Job openings surge unexpectedly in July, with about 2 positions open for every unemployed person
U.S. job openings rose unexpectedly in July after a sizable upward revision to the previous month, underscoring persistent tightness in the labor market as employers compete for a limited supply of workers.
The number of available positions edged up to 11.2 million in the month—topping all estimates—from a revised 11 million in June, the Labor Department’s Job Openings and Labor Turnover Survey, or JOLTS, showed Tuesday.
The median estimate in a Bloomberg survey of economists was for a decline to about 10.4 million from a previously reported 10.7 million.
Vacancies have exceeded 11 million since late last year and the unemployment rate remains historically low, underscoring the strength of the US jobs market.

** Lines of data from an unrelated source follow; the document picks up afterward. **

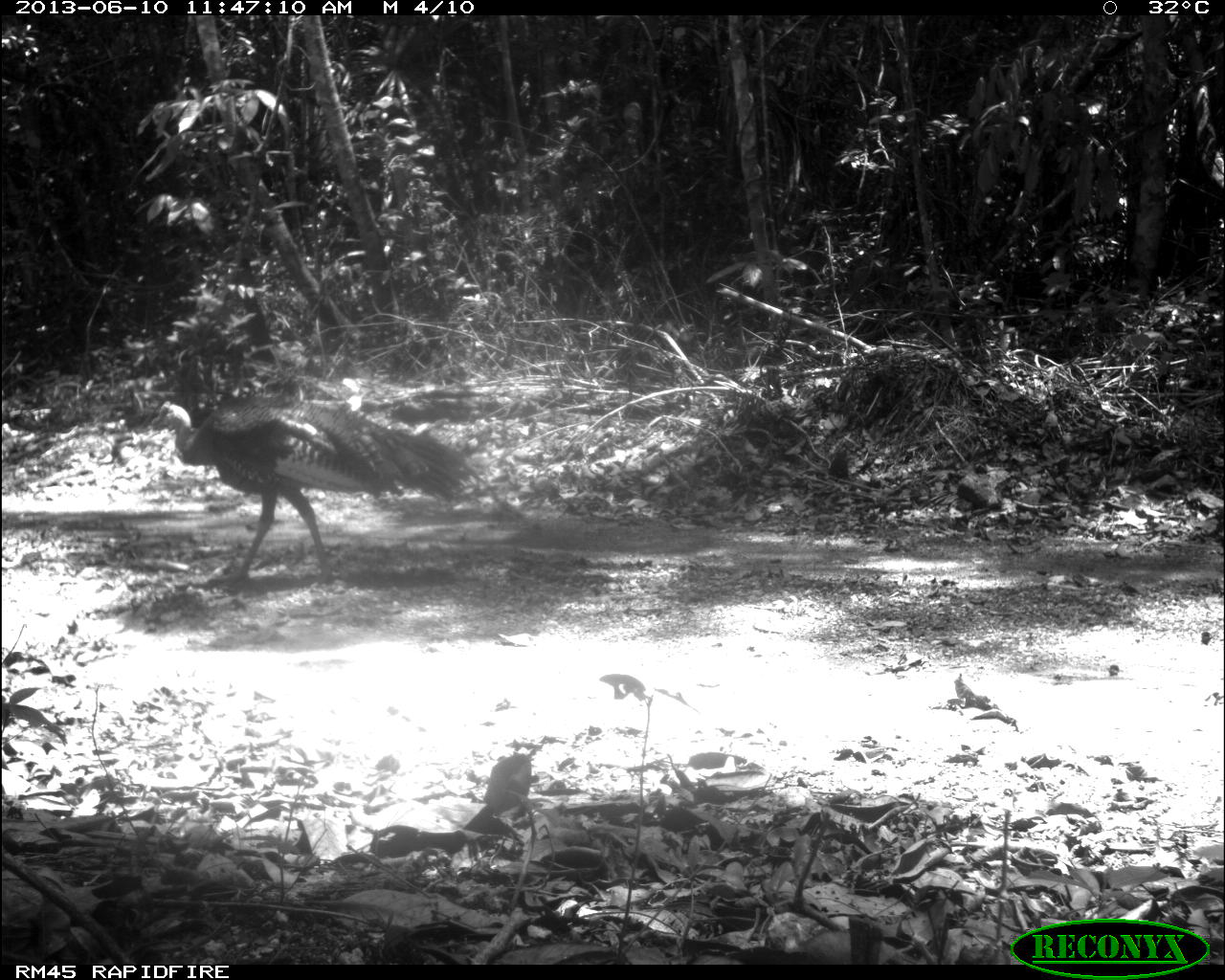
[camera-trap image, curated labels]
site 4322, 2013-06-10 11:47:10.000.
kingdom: Animalia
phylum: Chordata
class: Aves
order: Galliformes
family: Phasianidae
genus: Meleagris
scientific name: Meleagris ocellata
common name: ocellated turkey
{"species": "Meleagris ocellata (ocellated turkey)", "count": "1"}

The imbalance between labor demand and supply continues to drive robust wage growth that complicates Federal Reserve efforts to tamp down inflation.
There were about two jobs for every unemployed person in July, up from 1.9 in June. Some of the largest increases in vacancies were in retail trade, and transportation, warehousing and utilities. Arts, entertainment and recreation also posted more openings from the prior month.
Some 4.2 million Americans quit their jobs in July, down slightly from June. The quits rate, a measure of voluntary job leavers as a share of total employment, edged down to a more than one-year low of 2.7%.
Layoffs were little changed from a month earlier and hires edged down.
A separate report this morning showed 48% of Americans said jobs were “plentiful” in August, down from the prior month and the smallest share since April 2021. The Conference Board survey also showed consumer confidence rose this month to the highest since May amid falling gasoline prices.
The JOLTS data precede Friday’s monthly jobs report, which is currently forecast to show the US added about 300,000 payrolls in August. Economists are expecting the unemployment rate to hold at 3.5%—matching a 50-year low—and for average hourly earnings to post another firm advance.